_Description of the task_
Scan the entries below. List each line with "species".
═════ Record extracts ═════
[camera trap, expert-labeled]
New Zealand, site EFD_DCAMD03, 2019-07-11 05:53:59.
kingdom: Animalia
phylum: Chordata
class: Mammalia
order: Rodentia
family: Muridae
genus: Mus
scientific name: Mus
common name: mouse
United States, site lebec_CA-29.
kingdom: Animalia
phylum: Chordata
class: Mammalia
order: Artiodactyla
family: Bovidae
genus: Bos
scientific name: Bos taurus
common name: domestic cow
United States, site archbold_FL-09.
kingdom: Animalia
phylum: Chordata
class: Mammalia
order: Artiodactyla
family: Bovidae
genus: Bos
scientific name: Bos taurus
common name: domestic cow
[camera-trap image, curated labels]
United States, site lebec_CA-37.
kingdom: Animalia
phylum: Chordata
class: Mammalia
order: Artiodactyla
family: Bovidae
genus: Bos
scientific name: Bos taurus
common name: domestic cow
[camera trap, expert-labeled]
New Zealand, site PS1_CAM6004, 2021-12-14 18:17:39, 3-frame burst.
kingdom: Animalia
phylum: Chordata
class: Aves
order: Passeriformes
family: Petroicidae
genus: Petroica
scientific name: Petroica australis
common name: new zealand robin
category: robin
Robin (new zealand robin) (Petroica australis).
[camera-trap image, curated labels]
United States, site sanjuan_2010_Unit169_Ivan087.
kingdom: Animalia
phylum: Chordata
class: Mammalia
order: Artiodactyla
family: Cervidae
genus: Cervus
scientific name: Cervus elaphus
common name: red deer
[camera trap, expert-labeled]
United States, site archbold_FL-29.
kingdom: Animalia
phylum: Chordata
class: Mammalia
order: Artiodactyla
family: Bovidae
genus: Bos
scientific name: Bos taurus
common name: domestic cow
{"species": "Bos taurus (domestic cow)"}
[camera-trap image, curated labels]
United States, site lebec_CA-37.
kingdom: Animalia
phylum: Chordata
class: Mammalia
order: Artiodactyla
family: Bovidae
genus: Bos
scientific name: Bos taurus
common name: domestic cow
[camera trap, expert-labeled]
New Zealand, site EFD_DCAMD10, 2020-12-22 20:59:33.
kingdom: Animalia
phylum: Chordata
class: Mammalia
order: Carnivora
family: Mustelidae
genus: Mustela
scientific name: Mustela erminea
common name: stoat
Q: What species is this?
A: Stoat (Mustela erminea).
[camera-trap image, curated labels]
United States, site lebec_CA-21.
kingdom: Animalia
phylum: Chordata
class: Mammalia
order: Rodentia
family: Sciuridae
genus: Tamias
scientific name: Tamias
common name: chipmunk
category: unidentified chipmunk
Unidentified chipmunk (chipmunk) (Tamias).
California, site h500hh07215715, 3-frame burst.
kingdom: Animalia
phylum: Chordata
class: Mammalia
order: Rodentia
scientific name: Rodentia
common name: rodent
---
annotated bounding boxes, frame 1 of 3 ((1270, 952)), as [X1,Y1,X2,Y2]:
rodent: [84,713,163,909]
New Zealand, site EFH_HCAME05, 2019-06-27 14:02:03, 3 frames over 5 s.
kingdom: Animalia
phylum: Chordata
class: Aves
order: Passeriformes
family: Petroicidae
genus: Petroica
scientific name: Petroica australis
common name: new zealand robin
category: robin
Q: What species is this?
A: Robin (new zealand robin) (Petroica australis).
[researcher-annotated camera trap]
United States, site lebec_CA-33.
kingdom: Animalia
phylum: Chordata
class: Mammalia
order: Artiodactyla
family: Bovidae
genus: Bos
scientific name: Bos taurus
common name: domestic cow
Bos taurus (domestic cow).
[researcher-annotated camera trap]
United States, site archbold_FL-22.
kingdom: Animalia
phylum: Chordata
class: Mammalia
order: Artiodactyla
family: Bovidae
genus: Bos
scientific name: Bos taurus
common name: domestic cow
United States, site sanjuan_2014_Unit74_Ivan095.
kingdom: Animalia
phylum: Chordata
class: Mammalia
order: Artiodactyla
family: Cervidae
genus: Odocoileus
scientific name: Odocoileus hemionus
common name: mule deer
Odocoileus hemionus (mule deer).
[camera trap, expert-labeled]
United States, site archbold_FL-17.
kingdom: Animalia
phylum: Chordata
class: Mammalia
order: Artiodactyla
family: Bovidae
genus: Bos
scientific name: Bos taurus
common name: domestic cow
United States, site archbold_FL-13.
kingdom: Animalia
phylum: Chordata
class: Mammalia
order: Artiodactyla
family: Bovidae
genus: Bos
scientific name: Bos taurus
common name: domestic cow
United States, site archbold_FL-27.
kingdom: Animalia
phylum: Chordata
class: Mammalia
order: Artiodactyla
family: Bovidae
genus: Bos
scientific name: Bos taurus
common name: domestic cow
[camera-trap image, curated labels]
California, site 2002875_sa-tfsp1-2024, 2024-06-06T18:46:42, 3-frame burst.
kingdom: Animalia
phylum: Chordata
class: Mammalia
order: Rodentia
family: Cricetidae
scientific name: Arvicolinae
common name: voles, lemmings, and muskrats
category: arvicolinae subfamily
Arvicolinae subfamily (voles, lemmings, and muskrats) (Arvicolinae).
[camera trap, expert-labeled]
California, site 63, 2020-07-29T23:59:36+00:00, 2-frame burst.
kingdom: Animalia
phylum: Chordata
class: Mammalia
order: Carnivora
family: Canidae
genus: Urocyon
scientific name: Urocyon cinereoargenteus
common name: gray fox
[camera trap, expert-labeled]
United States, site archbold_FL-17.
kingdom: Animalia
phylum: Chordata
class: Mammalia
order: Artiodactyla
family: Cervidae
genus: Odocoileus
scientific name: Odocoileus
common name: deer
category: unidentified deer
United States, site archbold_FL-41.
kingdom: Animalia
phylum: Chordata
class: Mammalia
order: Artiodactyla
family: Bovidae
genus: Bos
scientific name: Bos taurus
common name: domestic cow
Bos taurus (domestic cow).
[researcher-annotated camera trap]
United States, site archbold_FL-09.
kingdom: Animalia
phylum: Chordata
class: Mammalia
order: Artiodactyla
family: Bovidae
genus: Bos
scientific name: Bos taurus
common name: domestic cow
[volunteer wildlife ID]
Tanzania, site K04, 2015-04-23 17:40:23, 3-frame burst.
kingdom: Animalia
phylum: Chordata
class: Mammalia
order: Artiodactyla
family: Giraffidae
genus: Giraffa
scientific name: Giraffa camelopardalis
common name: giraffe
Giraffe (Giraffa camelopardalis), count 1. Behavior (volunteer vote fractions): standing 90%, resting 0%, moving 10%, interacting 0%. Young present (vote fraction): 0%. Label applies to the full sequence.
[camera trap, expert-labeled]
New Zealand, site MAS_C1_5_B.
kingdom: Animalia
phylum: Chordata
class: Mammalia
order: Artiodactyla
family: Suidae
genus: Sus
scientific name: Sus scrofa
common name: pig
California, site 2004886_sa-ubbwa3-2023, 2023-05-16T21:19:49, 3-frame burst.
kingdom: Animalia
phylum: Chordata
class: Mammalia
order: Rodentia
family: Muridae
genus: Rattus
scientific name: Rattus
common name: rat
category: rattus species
═════
_Exercise solution_
{"species": "Bos taurus (domestic cow)"}
Q: What species is this?
Q: What species is this?
category: rattus species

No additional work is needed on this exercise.